Cette dernière joue de son instrument, affublée d'un soutien-gorge équipé de deux mini-téléviseurs diffusant des images en direct, comme sur les téléviseurs disposés autour d'elle. Au-delà de la relation hybride corps intime et technologie, il y a une interaction entre le son du violoncelle filtré par un processeur et les images diffusées qui changent en fonction de lui, modulées, désorganisées ou régénérées par le son.


LOUISE LAWLER

VOIR LA VIDÉO DE L'OEUVRE DE LOUISE LAWLER, BIRDCALLS
LAWLER Louise (née en 1947), Birdcalls, 1972-2008.
Une bande son de plusieurs minutes diffuse les noms d'artistes masculins contemporains reconnus ; les noms sont prononcés railleusement et de manière différente comme s'ils l'étaient de la part d'oiseaux exotiques. La bande son est publiée sur cassette en supplément d'un magazine audio, diffusée dans le cadre d'une exposition photographique de l'artiste, auprès de socles vides (Paris, 1997) ou encore dans le contexte spécifique d'un jardin (vidéo).



POL BURY

BURY Pol (1992-2005), Douze et treize cordes verticales et leurs cylindres, 1973, collection privée.
Sur une plaque de bois, des cordes métalliques tendues sont pincées à intervalles irréguliers grâce à de petits mécanismes et moteurs, émettant un ou plusieurs sons.



JEAN TINGUELY

TINGUELY Jean (1925-1991), Méta-Harmonie II, 1979, 380x690x160 cm, Bâle, musée Tinguely.
La plus musicale des sculptures acoustiques de l'artiste, composée de roues parfois peintes, d'engrenages, d'instruments de musique (piano, batterie) et de moteurs et qui, mise en mouvement, produit bruits, sifflements, respirations, sons musicaux et percussions.


VOIR UNE VIDÉO DE 2 MN SUR L'OEUVRE DE TINGUELY, MÉTA-HARMONIE II, 1979



PETER KEENE

KEENE Peter (né en 1953), Raoul Hausmann revisité, 1999-2004, collection de l'artiste.
Installation avec source sonore, synthétiseurs analogiques, appareils de projections, capteurs photomultiplicateurs, hauts-parleurs).
Cette oeuvre reprend les recherches du langage optophonique de Raoul Hausmann, entamé dans les années 1920, avec une mise au point d'une machine recréant une interaction lumière-son, les lumières se transformant en sons qui à leur tour génèrent des lumières.
EN SAVOIR PLUS SUR CETTE OEUVRE ET VOIR UNE VIDÉO


CHRISTIAN BOLTANSKI

BOLTANSKI Christian (né en 1944), Prendre la parole, 2005, poteaux de  bois recouverts de manteaux noirs et surmontés d'une lampe formant des mannequins fantomatiques chuchotant des phrases de la vie quotidienne (affirmations et questions) et, ainsi individualisés, s'adressant au spectateur.


DOMINIQUE PETITGAND

PETITGAND Dominique (né en 1965), Les Ballons, 2006-2009, exposition "Quelqu'un est tombé", Saint-Ouen-l'Aumône, site d'art contemporain de l'abbaye de Maubuisson, installation pour quatre hauts-parleurs diffusant de brefs bruits de chute résonants, dans trois espaces différents.



JAMES TURRELL

VOIR UNE VIDÉO DE 6 MN SUR LES OEUVRES DE JAMES TURRELL
TURRELL James (né en 1943), The Wolfsburg Project, Germany, 2009 and The Roden Crater, Arizona, depuis 1983.
James Turrell réalise des installations in situ, des sculptures de lumière dans des pièces où il vide totalement l’espace, obstrue les ouvertures et procède à de fines découpes dans les murs, afin de contrôler l’entrée de la lumière.
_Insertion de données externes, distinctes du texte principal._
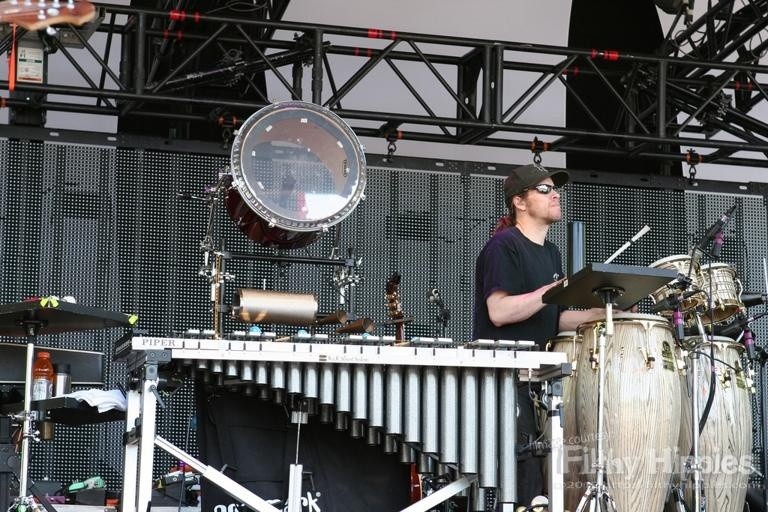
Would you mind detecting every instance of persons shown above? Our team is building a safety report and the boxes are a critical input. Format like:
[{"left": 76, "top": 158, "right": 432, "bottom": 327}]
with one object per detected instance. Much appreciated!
[{"left": 472, "top": 163, "right": 639, "bottom": 507}]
Ces espaces dénués d’objets sont ainsi essentiellement habités par l'obscurité et la lumière naturelle et changeante (Skyspaces) ou artificielle et colorée (monochromes) et créent des ambiguïtés perceptives entre 2D et 3D (sortes d'anamorphoses) pour un spectateur qui évolue et expérimente la dimension immatérielle de la lumière qui "affecte le corps mais aussi le cerveau et l'âme", lui permettant d'accéder à un état de contemplation méditative.